PROBLEM DETAILS >>
Arrange every line of the rows below as a JSON list of strings, one string per line, with blank lines and the pictures left out.

-- begin --

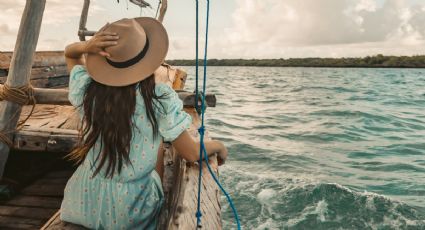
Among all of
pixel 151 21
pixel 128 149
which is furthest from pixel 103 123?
pixel 151 21

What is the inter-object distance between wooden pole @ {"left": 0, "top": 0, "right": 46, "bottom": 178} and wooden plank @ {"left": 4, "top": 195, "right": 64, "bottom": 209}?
281mm

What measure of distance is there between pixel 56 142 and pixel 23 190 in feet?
2.19

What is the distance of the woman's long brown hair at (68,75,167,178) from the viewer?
6.19ft

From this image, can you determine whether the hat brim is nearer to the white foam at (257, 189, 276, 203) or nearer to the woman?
the woman

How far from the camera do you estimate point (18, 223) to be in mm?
3135

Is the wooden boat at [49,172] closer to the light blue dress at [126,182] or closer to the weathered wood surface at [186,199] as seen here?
the weathered wood surface at [186,199]

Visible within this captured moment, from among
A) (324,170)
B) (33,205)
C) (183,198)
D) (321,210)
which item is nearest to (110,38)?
(183,198)

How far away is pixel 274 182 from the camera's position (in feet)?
22.9

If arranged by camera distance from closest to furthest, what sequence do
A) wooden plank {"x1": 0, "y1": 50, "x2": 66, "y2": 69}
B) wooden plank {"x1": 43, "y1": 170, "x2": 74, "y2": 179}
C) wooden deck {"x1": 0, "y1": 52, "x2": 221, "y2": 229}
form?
wooden deck {"x1": 0, "y1": 52, "x2": 221, "y2": 229} → wooden plank {"x1": 43, "y1": 170, "x2": 74, "y2": 179} → wooden plank {"x1": 0, "y1": 50, "x2": 66, "y2": 69}

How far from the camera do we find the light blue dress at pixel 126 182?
6.54 ft

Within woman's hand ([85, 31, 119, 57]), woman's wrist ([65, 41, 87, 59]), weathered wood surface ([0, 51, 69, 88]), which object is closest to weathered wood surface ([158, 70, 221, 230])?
woman's hand ([85, 31, 119, 57])

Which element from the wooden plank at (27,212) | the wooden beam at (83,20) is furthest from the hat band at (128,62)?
the wooden beam at (83,20)

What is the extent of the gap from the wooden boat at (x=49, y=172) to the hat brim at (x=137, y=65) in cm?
67

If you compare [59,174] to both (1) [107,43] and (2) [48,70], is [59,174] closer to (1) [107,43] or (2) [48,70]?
(1) [107,43]
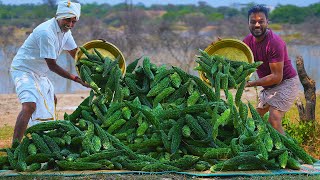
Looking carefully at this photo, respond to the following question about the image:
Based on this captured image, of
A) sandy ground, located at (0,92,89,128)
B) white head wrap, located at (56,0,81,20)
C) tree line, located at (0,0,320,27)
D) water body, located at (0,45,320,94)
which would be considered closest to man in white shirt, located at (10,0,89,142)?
white head wrap, located at (56,0,81,20)

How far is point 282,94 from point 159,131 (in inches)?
74.7

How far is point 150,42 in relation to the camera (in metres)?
24.4

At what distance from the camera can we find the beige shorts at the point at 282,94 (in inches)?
402

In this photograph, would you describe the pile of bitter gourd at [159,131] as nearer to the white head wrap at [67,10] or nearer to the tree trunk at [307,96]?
the white head wrap at [67,10]

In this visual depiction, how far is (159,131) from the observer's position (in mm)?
9125

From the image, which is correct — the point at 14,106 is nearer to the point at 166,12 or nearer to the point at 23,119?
the point at 23,119

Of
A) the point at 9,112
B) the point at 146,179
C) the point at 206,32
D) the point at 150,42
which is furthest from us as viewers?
the point at 206,32

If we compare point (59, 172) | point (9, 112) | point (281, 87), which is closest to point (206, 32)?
point (9, 112)

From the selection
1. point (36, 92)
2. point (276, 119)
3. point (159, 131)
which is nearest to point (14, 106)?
point (36, 92)

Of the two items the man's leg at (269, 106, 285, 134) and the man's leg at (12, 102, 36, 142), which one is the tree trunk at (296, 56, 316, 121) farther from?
the man's leg at (12, 102, 36, 142)

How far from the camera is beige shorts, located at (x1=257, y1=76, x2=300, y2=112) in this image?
10.2 meters

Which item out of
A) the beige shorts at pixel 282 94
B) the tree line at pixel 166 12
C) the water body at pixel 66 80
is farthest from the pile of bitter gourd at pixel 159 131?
the tree line at pixel 166 12

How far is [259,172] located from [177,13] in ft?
82.7

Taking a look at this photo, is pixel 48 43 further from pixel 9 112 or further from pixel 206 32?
pixel 206 32
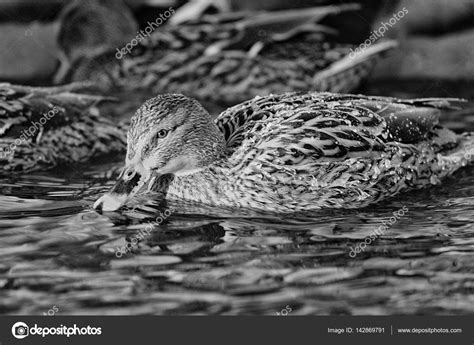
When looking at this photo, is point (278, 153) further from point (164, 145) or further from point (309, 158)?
point (164, 145)

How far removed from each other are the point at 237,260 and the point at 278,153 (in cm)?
142

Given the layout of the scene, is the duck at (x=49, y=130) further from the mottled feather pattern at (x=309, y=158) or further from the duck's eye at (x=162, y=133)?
the duck's eye at (x=162, y=133)

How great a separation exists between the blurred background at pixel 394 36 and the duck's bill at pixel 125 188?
17.0ft

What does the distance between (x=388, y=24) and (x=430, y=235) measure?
5.61 m

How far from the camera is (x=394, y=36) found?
12.8 meters

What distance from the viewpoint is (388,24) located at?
42.0 feet

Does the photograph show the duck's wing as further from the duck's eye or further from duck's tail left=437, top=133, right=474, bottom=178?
the duck's eye

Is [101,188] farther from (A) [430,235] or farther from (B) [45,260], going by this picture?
(A) [430,235]

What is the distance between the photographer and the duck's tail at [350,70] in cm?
1182

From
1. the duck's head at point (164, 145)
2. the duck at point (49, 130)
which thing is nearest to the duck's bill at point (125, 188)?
the duck's head at point (164, 145)

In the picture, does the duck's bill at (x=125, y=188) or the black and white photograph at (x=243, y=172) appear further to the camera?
the duck's bill at (x=125, y=188)

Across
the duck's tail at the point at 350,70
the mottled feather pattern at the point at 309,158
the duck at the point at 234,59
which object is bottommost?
the mottled feather pattern at the point at 309,158

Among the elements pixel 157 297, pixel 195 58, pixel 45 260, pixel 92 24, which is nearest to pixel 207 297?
pixel 157 297

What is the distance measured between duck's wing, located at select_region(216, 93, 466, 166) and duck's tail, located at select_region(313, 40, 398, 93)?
2.77 meters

-- end --

OUTPUT FOR THIS EXERCISE >>
[
  "Among all of",
  "pixel 151 21",
  "pixel 128 149",
  "which is furthest from pixel 103 123?",
  "pixel 151 21",
  "What is the inter-object distance between wooden pole @ {\"left\": 0, \"top\": 0, \"right\": 46, \"bottom\": 178} and wooden plank @ {\"left\": 4, \"top\": 195, \"right\": 64, \"bottom\": 209}?",
  "281mm",
  "What measure of distance is there between pixel 56 142 and pixel 23 190 in feet?",
  "2.19",
  "What is the distance of the woman's long brown hair at (68,75,167,178) from the viewer?",
  "6.19ft",
  "From this image, can you determine whether the hat brim is nearer to the white foam at (257, 189, 276, 203) or nearer to the woman?",
  "the woman",
  "How far from the camera do you estimate point (18, 223) to be in mm?",
  "3135",
  "Is the wooden boat at [49,172] closer to the light blue dress at [126,182] or closer to the weathered wood surface at [186,199] as seen here?",
  "the weathered wood surface at [186,199]",
  "Visible within this captured moment, from among",
  "A) (324,170)",
  "B) (33,205)",
  "C) (183,198)",
  "D) (321,210)",
  "which item is nearest to (110,38)?",
  "(183,198)",
  "How far away is pixel 274 182 from the camera's position (in feet)?",
  "22.9",
  "If arranged by camera distance from closest to furthest, what sequence do",
  "A) wooden plank {\"x1\": 0, \"y1\": 50, \"x2\": 66, \"y2\": 69}",
  "B) wooden plank {\"x1\": 43, \"y1\": 170, \"x2\": 74, \"y2\": 179}",
  "C) wooden deck {\"x1\": 0, \"y1\": 52, \"x2\": 221, \"y2\": 229}",
  "form?",
  "wooden deck {\"x1\": 0, \"y1\": 52, \"x2\": 221, \"y2\": 229} → wooden plank {\"x1\": 43, \"y1\": 170, \"x2\": 74, \"y2\": 179} → wooden plank {\"x1\": 0, \"y1\": 50, \"x2\": 66, \"y2\": 69}",
  "How far from the camera do we find the light blue dress at pixel 126 182?",
  "6.54 ft",
  "Within woman's hand ([85, 31, 119, 57]), woman's wrist ([65, 41, 87, 59]), weathered wood surface ([0, 51, 69, 88]), which object is closest to weathered wood surface ([158, 70, 221, 230])?",
  "woman's hand ([85, 31, 119, 57])",
  "Which element from the wooden plank at (27,212) | the wooden beam at (83,20) is furthest from the hat band at (128,62)?",
  "the wooden beam at (83,20)",
  "What is the extent of the gap from the wooden boat at (x=49, y=172) to the hat brim at (x=137, y=65) in cm?",
  "67",
  "If you compare [59,174] to both (1) [107,43] and (2) [48,70], is [59,174] closer to (1) [107,43] or (2) [48,70]?",
  "(1) [107,43]",
  "Looking carefully at this photo, respond to the following question about the image:",
  "Based on this captured image, of",
  "A) sandy ground, located at (0,92,89,128)",
  "B) white head wrap, located at (56,0,81,20)",
  "C) tree line, located at (0,0,320,27)",
  "D) water body, located at (0,45,320,94)",
  "which would be considered closest to man in white shirt, located at (10,0,89,142)?",
  "white head wrap, located at (56,0,81,20)",
  "How far is point 282,94 from point 159,131 (in inches)?",
  "74.7",
  "How far is point 150,42 in relation to the camera (in metres)?",
  "24.4",
  "At what distance from the camera can we find the beige shorts at the point at 282,94 (in inches)?",
  "402",
  "In this photograph, would you describe the pile of bitter gourd at [159,131] as nearer to the white head wrap at [67,10] or nearer to the tree trunk at [307,96]?",
  "the white head wrap at [67,10]",
  "In this visual depiction, how far is (159,131) from the observer's position (in mm)?",
  "9125",
  "From the image, which is correct — the point at 14,106 is nearer to the point at 166,12 or nearer to the point at 23,119?",
  "the point at 23,119",
  "Of",
  "A) the point at 9,112",
  "B) the point at 146,179",
  "C) the point at 206,32",
  "D) the point at 150,42",
  "which is furthest from us as viewers?",
  "the point at 206,32",
  "If we compare point (59, 172) | point (9, 112) | point (281, 87), which is closest to point (206, 32)?",
  "point (9, 112)",
  "From the selection",
  "1. point (36, 92)",
  "2. point (276, 119)",
  "3. point (159, 131)",
  "which is nearest to point (14, 106)?",
  "point (36, 92)",
  "Of the two items the man's leg at (269, 106, 285, 134) and the man's leg at (12, 102, 36, 142), which one is the tree trunk at (296, 56, 316, 121) farther from?",
  "the man's leg at (12, 102, 36, 142)",
  "How far from the camera is beige shorts, located at (x1=257, y1=76, x2=300, y2=112) in this image?",
  "10.2 meters",
  "Which item out of",
  "A) the beige shorts at pixel 282 94",
  "B) the tree line at pixel 166 12",
  "C) the water body at pixel 66 80",
  "is farthest from the pile of bitter gourd at pixel 159 131?",
  "the tree line at pixel 166 12",
  "How far is [259,172] located from [177,13] in ft?",
  "82.7",
  "Taking a look at this photo, is pixel 48 43 further from pixel 9 112 or further from pixel 206 32?",
  "pixel 206 32",
  "When looking at this photo, is point (278, 153) further from point (164, 145) or further from point (309, 158)?",
  "point (164, 145)",
  "How far removed from each other are the point at 237,260 and the point at 278,153 (in cm)?",
  "142",
  "Given the layout of the scene, is the duck at (x=49, y=130) further from the mottled feather pattern at (x=309, y=158) or further from the duck's eye at (x=162, y=133)?",
  "the duck's eye at (x=162, y=133)",
  "How great a separation exists between the blurred background at pixel 394 36 and the duck's bill at pixel 125 188?",
  "17.0ft",
  "What does the distance between (x=388, y=24) and (x=430, y=235) measure?",
  "5.61 m",
  "How far from the camera is (x=394, y=36) found?",
  "12.8 meters",
  "What distance from the viewpoint is (388,24) located at?",
  "42.0 feet",
  "Does the photograph show the duck's wing as further from the duck's eye or further from duck's tail left=437, top=133, right=474, bottom=178?",
  "the duck's eye",
  "Is [101,188] farther from (A) [430,235] or farther from (B) [45,260], going by this picture?",
  "(A) [430,235]",
  "What is the distance between the photographer and the duck's tail at [350,70] in cm?",
  "1182",
  "From",
  "1. the duck's head at point (164, 145)",
  "2. the duck at point (49, 130)",
  "which thing is nearest to the duck's bill at point (125, 188)?",
  "the duck's head at point (164, 145)",
  "In the picture, does the duck's bill at (x=125, y=188) or the black and white photograph at (x=243, y=172) appear further to the camera?",
  "the duck's bill at (x=125, y=188)",
  "Across",
  "the duck's tail at the point at 350,70",
  "the mottled feather pattern at the point at 309,158",
  "the duck at the point at 234,59",
  "which object is bottommost?",
  "the mottled feather pattern at the point at 309,158",
  "Among the elements pixel 157 297, pixel 195 58, pixel 45 260, pixel 92 24, which is nearest to pixel 207 297?",
  "pixel 157 297",
  "What is the distance measured between duck's wing, located at select_region(216, 93, 466, 166) and duck's tail, located at select_region(313, 40, 398, 93)?",
  "2.77 meters"
]